Und als ich da so stehe, müde, spät dran, durchgeschwitzt, wütend – da muss ich plötzlich lachen. Über mich. Über mein Gesicht. Über meine Einstellung. Erwischt! Ich bin in die Zeitfalle getappt. Schnell, schnell, schnell, und trotzdem nix gerissen. Gehetzt, unzufrieden, schlecht drauf. Nix läuft – scheinbar. Alles kostet zu viel Kraft und am Ende des Tages herrscht das Gefühl, nur Mist gemacht zu haben, nix wesentliches.
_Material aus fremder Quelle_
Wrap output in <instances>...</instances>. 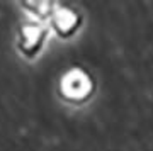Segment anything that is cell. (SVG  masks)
<instances>
[{
	"instance_id": "7a4b0ae2",
	"label": "cell",
	"mask_w": 153,
	"mask_h": 151,
	"mask_svg": "<svg viewBox=\"0 0 153 151\" xmlns=\"http://www.w3.org/2000/svg\"><path fill=\"white\" fill-rule=\"evenodd\" d=\"M44 31L41 27L36 26H26L24 27V49L27 51H33L41 44V39H43Z\"/></svg>"
},
{
	"instance_id": "6da1fadb",
	"label": "cell",
	"mask_w": 153,
	"mask_h": 151,
	"mask_svg": "<svg viewBox=\"0 0 153 151\" xmlns=\"http://www.w3.org/2000/svg\"><path fill=\"white\" fill-rule=\"evenodd\" d=\"M63 87H65V92L68 93V97H76V95H85L90 88V83L82 71H71L65 78Z\"/></svg>"
},
{
	"instance_id": "3957f363",
	"label": "cell",
	"mask_w": 153,
	"mask_h": 151,
	"mask_svg": "<svg viewBox=\"0 0 153 151\" xmlns=\"http://www.w3.org/2000/svg\"><path fill=\"white\" fill-rule=\"evenodd\" d=\"M75 21H76L75 14H73V12H70V10H66V9L56 12L55 24H56V27H58L60 31H70V29H73Z\"/></svg>"
}]
</instances>
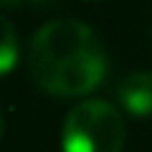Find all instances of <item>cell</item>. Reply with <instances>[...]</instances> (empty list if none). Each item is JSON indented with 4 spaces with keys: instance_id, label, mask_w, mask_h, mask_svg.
<instances>
[{
    "instance_id": "cell-5",
    "label": "cell",
    "mask_w": 152,
    "mask_h": 152,
    "mask_svg": "<svg viewBox=\"0 0 152 152\" xmlns=\"http://www.w3.org/2000/svg\"><path fill=\"white\" fill-rule=\"evenodd\" d=\"M0 134H3V112H0Z\"/></svg>"
},
{
    "instance_id": "cell-4",
    "label": "cell",
    "mask_w": 152,
    "mask_h": 152,
    "mask_svg": "<svg viewBox=\"0 0 152 152\" xmlns=\"http://www.w3.org/2000/svg\"><path fill=\"white\" fill-rule=\"evenodd\" d=\"M18 61V36L13 23L0 13V76L15 66Z\"/></svg>"
},
{
    "instance_id": "cell-1",
    "label": "cell",
    "mask_w": 152,
    "mask_h": 152,
    "mask_svg": "<svg viewBox=\"0 0 152 152\" xmlns=\"http://www.w3.org/2000/svg\"><path fill=\"white\" fill-rule=\"evenodd\" d=\"M28 69L43 91L53 96H84L102 86L107 51L86 23L56 18L33 36Z\"/></svg>"
},
{
    "instance_id": "cell-3",
    "label": "cell",
    "mask_w": 152,
    "mask_h": 152,
    "mask_svg": "<svg viewBox=\"0 0 152 152\" xmlns=\"http://www.w3.org/2000/svg\"><path fill=\"white\" fill-rule=\"evenodd\" d=\"M122 107L134 117H150L152 114V71H134L124 76L117 89Z\"/></svg>"
},
{
    "instance_id": "cell-2",
    "label": "cell",
    "mask_w": 152,
    "mask_h": 152,
    "mask_svg": "<svg viewBox=\"0 0 152 152\" xmlns=\"http://www.w3.org/2000/svg\"><path fill=\"white\" fill-rule=\"evenodd\" d=\"M127 140L124 117L104 99L79 102L61 129L64 152H122Z\"/></svg>"
}]
</instances>
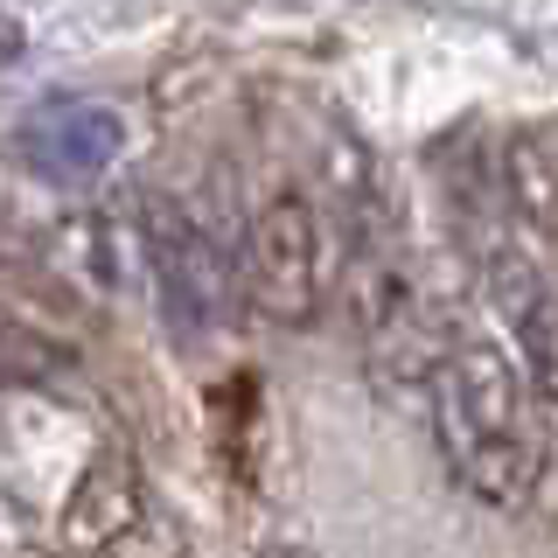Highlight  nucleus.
Segmentation results:
<instances>
[{"mask_svg":"<svg viewBox=\"0 0 558 558\" xmlns=\"http://www.w3.org/2000/svg\"><path fill=\"white\" fill-rule=\"evenodd\" d=\"M49 377H70V349L0 314V384H49Z\"/></svg>","mask_w":558,"mask_h":558,"instance_id":"1a4fd4ad","label":"nucleus"},{"mask_svg":"<svg viewBox=\"0 0 558 558\" xmlns=\"http://www.w3.org/2000/svg\"><path fill=\"white\" fill-rule=\"evenodd\" d=\"M140 252H147V272H154V293L161 307L174 314L182 328H209L231 301L238 272L223 266V252L209 244L203 217L174 196H140Z\"/></svg>","mask_w":558,"mask_h":558,"instance_id":"7ed1b4c3","label":"nucleus"},{"mask_svg":"<svg viewBox=\"0 0 558 558\" xmlns=\"http://www.w3.org/2000/svg\"><path fill=\"white\" fill-rule=\"evenodd\" d=\"M22 154L49 182H92L126 154V119L112 105H49V112L28 119Z\"/></svg>","mask_w":558,"mask_h":558,"instance_id":"423d86ee","label":"nucleus"},{"mask_svg":"<svg viewBox=\"0 0 558 558\" xmlns=\"http://www.w3.org/2000/svg\"><path fill=\"white\" fill-rule=\"evenodd\" d=\"M426 418L447 475L475 502H496V510L531 502L537 475H545V433L531 426V398L496 342L447 336V349L426 371Z\"/></svg>","mask_w":558,"mask_h":558,"instance_id":"f257e3e1","label":"nucleus"},{"mask_svg":"<svg viewBox=\"0 0 558 558\" xmlns=\"http://www.w3.org/2000/svg\"><path fill=\"white\" fill-rule=\"evenodd\" d=\"M147 510V482H140V461L126 447H98L92 461H84L77 488H70L63 517H57V537L63 551H112L119 537L133 531V517Z\"/></svg>","mask_w":558,"mask_h":558,"instance_id":"39448f33","label":"nucleus"},{"mask_svg":"<svg viewBox=\"0 0 558 558\" xmlns=\"http://www.w3.org/2000/svg\"><path fill=\"white\" fill-rule=\"evenodd\" d=\"M336 279V252H328V223L307 196H272L244 231L238 287L266 322L307 328L322 314V293Z\"/></svg>","mask_w":558,"mask_h":558,"instance_id":"f03ea898","label":"nucleus"},{"mask_svg":"<svg viewBox=\"0 0 558 558\" xmlns=\"http://www.w3.org/2000/svg\"><path fill=\"white\" fill-rule=\"evenodd\" d=\"M545 244H551V266H558V217L545 223Z\"/></svg>","mask_w":558,"mask_h":558,"instance_id":"9d476101","label":"nucleus"},{"mask_svg":"<svg viewBox=\"0 0 558 558\" xmlns=\"http://www.w3.org/2000/svg\"><path fill=\"white\" fill-rule=\"evenodd\" d=\"M349 322H356L363 356H371L384 377H418L426 384L433 356L447 349V328L433 322L418 279L398 266V258H363V266L349 272Z\"/></svg>","mask_w":558,"mask_h":558,"instance_id":"20e7f679","label":"nucleus"},{"mask_svg":"<svg viewBox=\"0 0 558 558\" xmlns=\"http://www.w3.org/2000/svg\"><path fill=\"white\" fill-rule=\"evenodd\" d=\"M502 189H510L517 217L537 223V231L558 217V119H545V126H523L510 140V154H502Z\"/></svg>","mask_w":558,"mask_h":558,"instance_id":"6e6552de","label":"nucleus"},{"mask_svg":"<svg viewBox=\"0 0 558 558\" xmlns=\"http://www.w3.org/2000/svg\"><path fill=\"white\" fill-rule=\"evenodd\" d=\"M488 279H496V307L510 314V328L523 342L531 384L558 405V279H545L531 258H517V252H502L496 266H488Z\"/></svg>","mask_w":558,"mask_h":558,"instance_id":"0eeeda50","label":"nucleus"}]
</instances>
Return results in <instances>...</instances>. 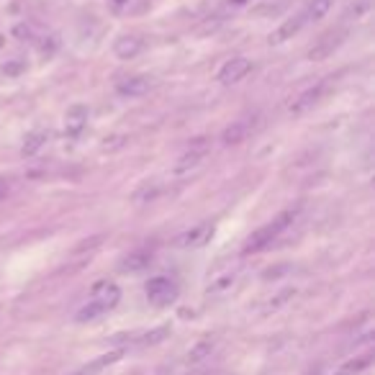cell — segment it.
Instances as JSON below:
<instances>
[{
    "label": "cell",
    "mask_w": 375,
    "mask_h": 375,
    "mask_svg": "<svg viewBox=\"0 0 375 375\" xmlns=\"http://www.w3.org/2000/svg\"><path fill=\"white\" fill-rule=\"evenodd\" d=\"M293 219H296V213H293V211L278 213L270 224H265V226H260L257 231H252V234H249L247 242H244V247H242V252H244V255H255V252H262L265 247H270L275 239L281 237L283 231L293 224Z\"/></svg>",
    "instance_id": "obj_1"
},
{
    "label": "cell",
    "mask_w": 375,
    "mask_h": 375,
    "mask_svg": "<svg viewBox=\"0 0 375 375\" xmlns=\"http://www.w3.org/2000/svg\"><path fill=\"white\" fill-rule=\"evenodd\" d=\"M147 301L152 303V306H170L178 301V285L175 281H170L167 275H157L152 281L147 283Z\"/></svg>",
    "instance_id": "obj_2"
},
{
    "label": "cell",
    "mask_w": 375,
    "mask_h": 375,
    "mask_svg": "<svg viewBox=\"0 0 375 375\" xmlns=\"http://www.w3.org/2000/svg\"><path fill=\"white\" fill-rule=\"evenodd\" d=\"M249 69H252V62H249L247 57H234V60H229L222 67L219 83H222V85H234V83H239V80H244V77L249 75Z\"/></svg>",
    "instance_id": "obj_3"
},
{
    "label": "cell",
    "mask_w": 375,
    "mask_h": 375,
    "mask_svg": "<svg viewBox=\"0 0 375 375\" xmlns=\"http://www.w3.org/2000/svg\"><path fill=\"white\" fill-rule=\"evenodd\" d=\"M211 237H213L211 224H196L193 229H185L183 234H178L172 244H175V247H201V244H206Z\"/></svg>",
    "instance_id": "obj_4"
},
{
    "label": "cell",
    "mask_w": 375,
    "mask_h": 375,
    "mask_svg": "<svg viewBox=\"0 0 375 375\" xmlns=\"http://www.w3.org/2000/svg\"><path fill=\"white\" fill-rule=\"evenodd\" d=\"M98 306H103L106 311H111L113 306H119V301H121V288L116 285V283L111 281H98L93 285V299Z\"/></svg>",
    "instance_id": "obj_5"
},
{
    "label": "cell",
    "mask_w": 375,
    "mask_h": 375,
    "mask_svg": "<svg viewBox=\"0 0 375 375\" xmlns=\"http://www.w3.org/2000/svg\"><path fill=\"white\" fill-rule=\"evenodd\" d=\"M303 24H306V16H303V13H301V16L288 18V21H283L273 34L267 36V44H270V47H281V44H285L288 39H293V36L299 34Z\"/></svg>",
    "instance_id": "obj_6"
},
{
    "label": "cell",
    "mask_w": 375,
    "mask_h": 375,
    "mask_svg": "<svg viewBox=\"0 0 375 375\" xmlns=\"http://www.w3.org/2000/svg\"><path fill=\"white\" fill-rule=\"evenodd\" d=\"M326 85H329V80H322V83H316V85L306 88V90H303L296 101L290 103V113H306L314 103L322 101V95H324Z\"/></svg>",
    "instance_id": "obj_7"
},
{
    "label": "cell",
    "mask_w": 375,
    "mask_h": 375,
    "mask_svg": "<svg viewBox=\"0 0 375 375\" xmlns=\"http://www.w3.org/2000/svg\"><path fill=\"white\" fill-rule=\"evenodd\" d=\"M344 42V34H342V31H337V34H326V36H322V39H319V44H314V47H311V49H308V60L311 62H319V60H326V57H332L334 54V49H337V47H340V44Z\"/></svg>",
    "instance_id": "obj_8"
},
{
    "label": "cell",
    "mask_w": 375,
    "mask_h": 375,
    "mask_svg": "<svg viewBox=\"0 0 375 375\" xmlns=\"http://www.w3.org/2000/svg\"><path fill=\"white\" fill-rule=\"evenodd\" d=\"M206 154H208V149L203 147H193V149H188L183 157H180L178 162L172 165V175H185V172L196 170V167H201V162L206 160Z\"/></svg>",
    "instance_id": "obj_9"
},
{
    "label": "cell",
    "mask_w": 375,
    "mask_h": 375,
    "mask_svg": "<svg viewBox=\"0 0 375 375\" xmlns=\"http://www.w3.org/2000/svg\"><path fill=\"white\" fill-rule=\"evenodd\" d=\"M149 88H152V80L147 75H134V77H126V80H121L116 90L119 95H126V98H139V95L149 93Z\"/></svg>",
    "instance_id": "obj_10"
},
{
    "label": "cell",
    "mask_w": 375,
    "mask_h": 375,
    "mask_svg": "<svg viewBox=\"0 0 375 375\" xmlns=\"http://www.w3.org/2000/svg\"><path fill=\"white\" fill-rule=\"evenodd\" d=\"M142 47H144V42H142L139 36H121V39H116V44H113V54H116L119 60H134L139 51H142Z\"/></svg>",
    "instance_id": "obj_11"
},
{
    "label": "cell",
    "mask_w": 375,
    "mask_h": 375,
    "mask_svg": "<svg viewBox=\"0 0 375 375\" xmlns=\"http://www.w3.org/2000/svg\"><path fill=\"white\" fill-rule=\"evenodd\" d=\"M88 124V108L85 106H72L67 108V116H65V128H67L69 137H77Z\"/></svg>",
    "instance_id": "obj_12"
},
{
    "label": "cell",
    "mask_w": 375,
    "mask_h": 375,
    "mask_svg": "<svg viewBox=\"0 0 375 375\" xmlns=\"http://www.w3.org/2000/svg\"><path fill=\"white\" fill-rule=\"evenodd\" d=\"M149 262H152V255L144 252V249H137V252H131V255H126L121 260L119 270L121 273H142Z\"/></svg>",
    "instance_id": "obj_13"
},
{
    "label": "cell",
    "mask_w": 375,
    "mask_h": 375,
    "mask_svg": "<svg viewBox=\"0 0 375 375\" xmlns=\"http://www.w3.org/2000/svg\"><path fill=\"white\" fill-rule=\"evenodd\" d=\"M121 355H124V350H116V352H106V355H101V358L90 360L85 367H80L75 375H98L101 370H106L108 365H113L116 360H121Z\"/></svg>",
    "instance_id": "obj_14"
},
{
    "label": "cell",
    "mask_w": 375,
    "mask_h": 375,
    "mask_svg": "<svg viewBox=\"0 0 375 375\" xmlns=\"http://www.w3.org/2000/svg\"><path fill=\"white\" fill-rule=\"evenodd\" d=\"M249 131H252V124H249V121H234V124L222 134V142L224 144H239V142L247 139Z\"/></svg>",
    "instance_id": "obj_15"
},
{
    "label": "cell",
    "mask_w": 375,
    "mask_h": 375,
    "mask_svg": "<svg viewBox=\"0 0 375 375\" xmlns=\"http://www.w3.org/2000/svg\"><path fill=\"white\" fill-rule=\"evenodd\" d=\"M44 142H47V131H42V128H36V131H31V134H26L24 147H21V154H24V157H34V154H39V149L44 147Z\"/></svg>",
    "instance_id": "obj_16"
},
{
    "label": "cell",
    "mask_w": 375,
    "mask_h": 375,
    "mask_svg": "<svg viewBox=\"0 0 375 375\" xmlns=\"http://www.w3.org/2000/svg\"><path fill=\"white\" fill-rule=\"evenodd\" d=\"M103 314H106V308L98 306L95 301H88L85 306H80V308H77L75 322H77V324H85V322H95V319H101Z\"/></svg>",
    "instance_id": "obj_17"
},
{
    "label": "cell",
    "mask_w": 375,
    "mask_h": 375,
    "mask_svg": "<svg viewBox=\"0 0 375 375\" xmlns=\"http://www.w3.org/2000/svg\"><path fill=\"white\" fill-rule=\"evenodd\" d=\"M332 6H334V0H311L303 16H306V21H322V18L332 10Z\"/></svg>",
    "instance_id": "obj_18"
},
{
    "label": "cell",
    "mask_w": 375,
    "mask_h": 375,
    "mask_svg": "<svg viewBox=\"0 0 375 375\" xmlns=\"http://www.w3.org/2000/svg\"><path fill=\"white\" fill-rule=\"evenodd\" d=\"M367 365H370V355H362V358H355L350 360V362H344L334 375H360Z\"/></svg>",
    "instance_id": "obj_19"
},
{
    "label": "cell",
    "mask_w": 375,
    "mask_h": 375,
    "mask_svg": "<svg viewBox=\"0 0 375 375\" xmlns=\"http://www.w3.org/2000/svg\"><path fill=\"white\" fill-rule=\"evenodd\" d=\"M213 350V342L211 340H203V342H198L193 350L188 352V362H201L203 358H208Z\"/></svg>",
    "instance_id": "obj_20"
},
{
    "label": "cell",
    "mask_w": 375,
    "mask_h": 375,
    "mask_svg": "<svg viewBox=\"0 0 375 375\" xmlns=\"http://www.w3.org/2000/svg\"><path fill=\"white\" fill-rule=\"evenodd\" d=\"M167 334H170V326L165 324V326H157V329H152V332H147L139 342H142V344H157V342H162Z\"/></svg>",
    "instance_id": "obj_21"
},
{
    "label": "cell",
    "mask_w": 375,
    "mask_h": 375,
    "mask_svg": "<svg viewBox=\"0 0 375 375\" xmlns=\"http://www.w3.org/2000/svg\"><path fill=\"white\" fill-rule=\"evenodd\" d=\"M293 296H296V288H285L283 293H278V296H275V299L267 303V311H275V308H281L283 303H285V301H290Z\"/></svg>",
    "instance_id": "obj_22"
},
{
    "label": "cell",
    "mask_w": 375,
    "mask_h": 375,
    "mask_svg": "<svg viewBox=\"0 0 375 375\" xmlns=\"http://www.w3.org/2000/svg\"><path fill=\"white\" fill-rule=\"evenodd\" d=\"M234 278H237L234 273H226L224 278L213 281V285H208V293H222V290H226V288L231 285V283H234Z\"/></svg>",
    "instance_id": "obj_23"
},
{
    "label": "cell",
    "mask_w": 375,
    "mask_h": 375,
    "mask_svg": "<svg viewBox=\"0 0 375 375\" xmlns=\"http://www.w3.org/2000/svg\"><path fill=\"white\" fill-rule=\"evenodd\" d=\"M24 69H26L24 60H10V62H6V65H3V72H6V77H16V75H21Z\"/></svg>",
    "instance_id": "obj_24"
},
{
    "label": "cell",
    "mask_w": 375,
    "mask_h": 375,
    "mask_svg": "<svg viewBox=\"0 0 375 375\" xmlns=\"http://www.w3.org/2000/svg\"><path fill=\"white\" fill-rule=\"evenodd\" d=\"M152 198H157V188L154 185H144L142 190L134 193V201H137V203H147V201H152Z\"/></svg>",
    "instance_id": "obj_25"
},
{
    "label": "cell",
    "mask_w": 375,
    "mask_h": 375,
    "mask_svg": "<svg viewBox=\"0 0 375 375\" xmlns=\"http://www.w3.org/2000/svg\"><path fill=\"white\" fill-rule=\"evenodd\" d=\"M124 144H126V137H111V139H106V144H103V152H111V149H121Z\"/></svg>",
    "instance_id": "obj_26"
},
{
    "label": "cell",
    "mask_w": 375,
    "mask_h": 375,
    "mask_svg": "<svg viewBox=\"0 0 375 375\" xmlns=\"http://www.w3.org/2000/svg\"><path fill=\"white\" fill-rule=\"evenodd\" d=\"M13 34L16 36H31V28H28V26H16V28H13Z\"/></svg>",
    "instance_id": "obj_27"
},
{
    "label": "cell",
    "mask_w": 375,
    "mask_h": 375,
    "mask_svg": "<svg viewBox=\"0 0 375 375\" xmlns=\"http://www.w3.org/2000/svg\"><path fill=\"white\" fill-rule=\"evenodd\" d=\"M3 44H6V36H0V49H3Z\"/></svg>",
    "instance_id": "obj_28"
},
{
    "label": "cell",
    "mask_w": 375,
    "mask_h": 375,
    "mask_svg": "<svg viewBox=\"0 0 375 375\" xmlns=\"http://www.w3.org/2000/svg\"><path fill=\"white\" fill-rule=\"evenodd\" d=\"M234 3H244V0H234Z\"/></svg>",
    "instance_id": "obj_29"
}]
</instances>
Schönen Gruß an die To-do-Liste!

Ja, ich scheine ein Problem mit der Zeit zu haben. Höher, schneller, weiter – von allen Seiten flüstern sie es mir ins Ohr. Und ich sage immer noch und viel zu oft: “Ja. Mach ich. Schau mal, hab ich das nicht toll gemacht? Was? Reicht nicht? Zu langsam? Zu wenig? Zu spät? Stimmt. Entschuldigung. Liegt an mir.”

Multitasking ist cool. Und als Mutter überlebenswichtig – sagt man. Wer kennt sie nicht, die Bilder von den Frauen mit dem Baby auf dem Arm, dem Handy am Ohr und dem Laptop vor sich mit den ganzen wichtigen Sachen drauf. So will man uns? Sorry, so kann ich nicht. Leben neu gedacht. Und weil das nicht von jetzt auf gleich funktioniert, ist Geduld gefragt. Und Einsicht. Dass sich was ändern muss. Dass ich was ändern muss. Den Blickwinkel vielleicht? Wär doch ein guter Anfang, oder?

Und so setze ich mich (nach meinem Termin – ja, das alte Muster) in den Park, schaue auf mich drauf und lausche meinen Gedanken… Fakt ist, alle Menschen haben pro Tag 24 Stunden zur Verfügung. Und Fakt ist auch, dass jeder selbst dafür verantwortlich ist, wie er diese 24 Stunden ausfüllt. Keine Firma, kein Chef, keine böse Gesellschaft, keine Familie – niemand zwingt dich und mich zu irgend etwas… Das hätten wir manchmal gern, damit wir die Schuld für den ganzen Stress und Zeitmangel irgendwo hinschieben könnten. Aber ich glaube, das ist der falsche Ansatz. Klar, wenn du alles willst – eine intakte Familie, einen anspruchsvollen Job, immer Zeit für deine Freunde, immer Zeit für deine Hobbies, die Traumbeziehung, frisch gekochtes gesundes Essen auf dem Tisch – immer – Haus, Auto, Hund … blablabla… tja, dann würden wahrscheinlich auch 48 Stunden pro Tag nicht ausreichen.

Und dann denk ich mir: “Anja, schalt den Fernseher aus und deinen Kopf an und lass dir nicht länger vorgaukeln, wie dein Leben auszusehen hat. Lebe, nach deinen Regeln. Was bedeutet Erfolg – für dich? Wieviel Arbeit muss? Was bedeuten dir Sachen? Könntest du vielleicht weniger konsumieren und dafür mehr genießen? Leben eben? Könntest du?” …

All diese Gedanken, im Park. An diesem Tag. Nach dem Termin. Ja, sicher – ich hatte es verrissen, mal wieder. Erst habe ich mich darüber geärgert und dann nicht mehr, nur noch geschaut, den anderen beim Leben zugeschaut. Wie die das wohl machen?